### Activity
Please copy every line with the string "team" from the entries below.

Saved data entries
::::

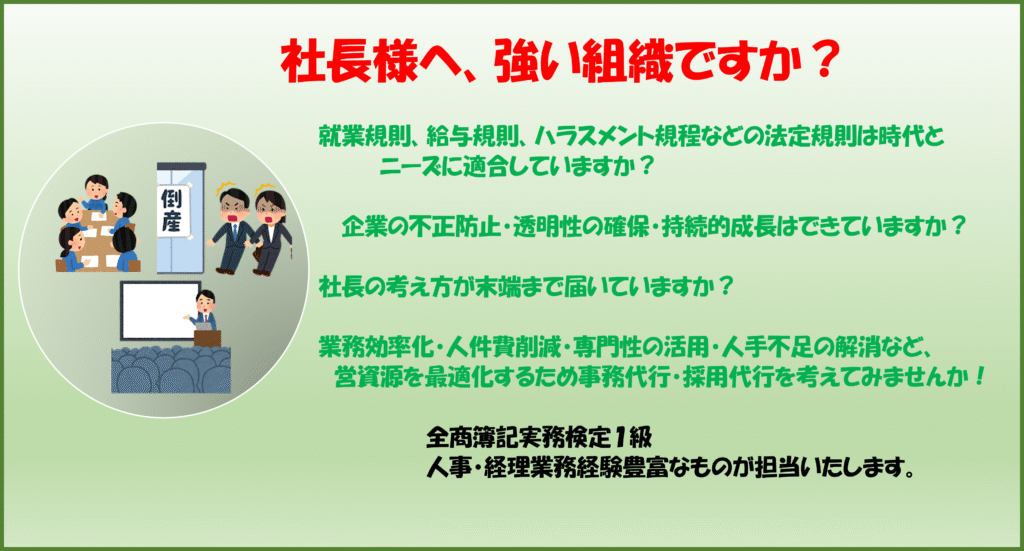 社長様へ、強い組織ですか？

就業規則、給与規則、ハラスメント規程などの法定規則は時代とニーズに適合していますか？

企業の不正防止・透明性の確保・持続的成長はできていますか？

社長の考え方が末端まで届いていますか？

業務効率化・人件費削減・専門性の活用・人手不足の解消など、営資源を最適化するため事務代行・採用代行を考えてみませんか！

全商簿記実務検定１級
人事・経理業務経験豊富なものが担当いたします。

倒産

::::

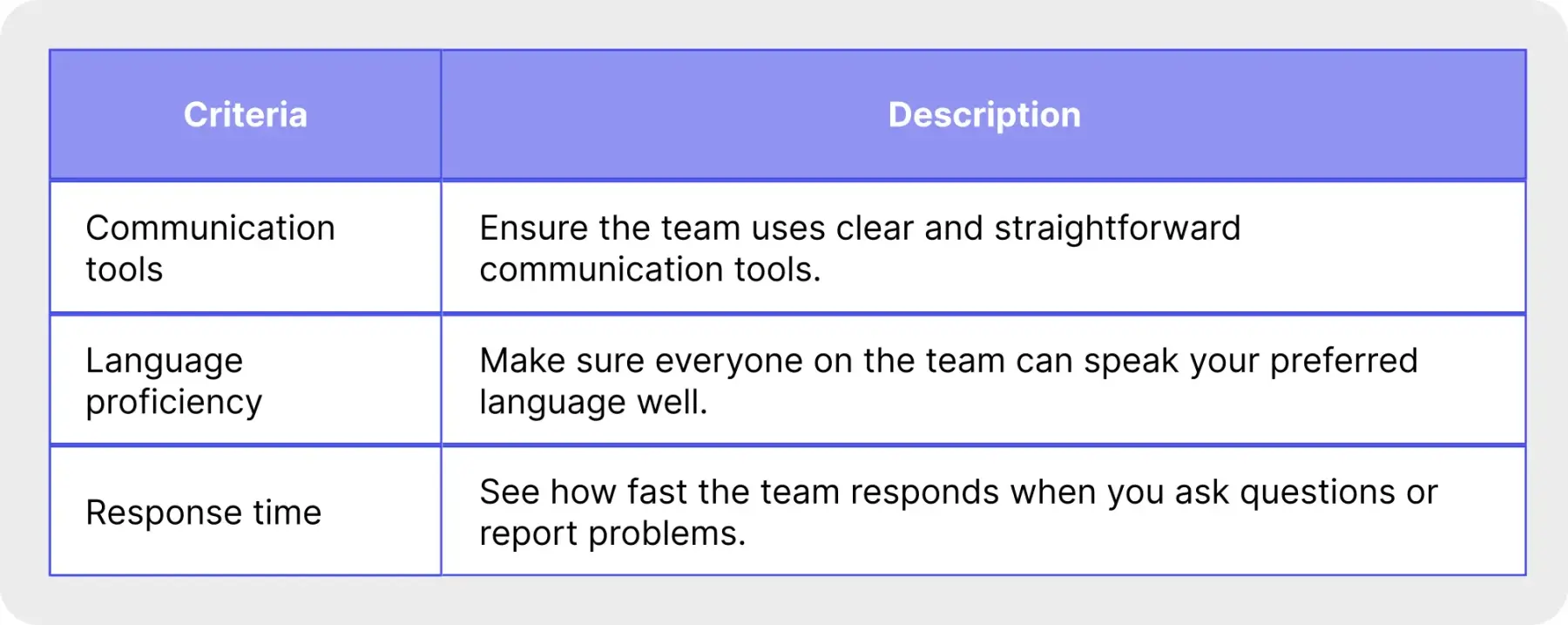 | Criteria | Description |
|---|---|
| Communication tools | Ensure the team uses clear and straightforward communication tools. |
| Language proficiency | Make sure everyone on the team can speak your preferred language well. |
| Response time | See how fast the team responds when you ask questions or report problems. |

::::

### Answer box
| Communication tools | Ensure the team uses clear and straightforward communication tools. |
| Language proficiency | Make sure everyone on the team can speak your preferred language well. |
| Response time | See how fast the team responds when you ask questions or report problems. |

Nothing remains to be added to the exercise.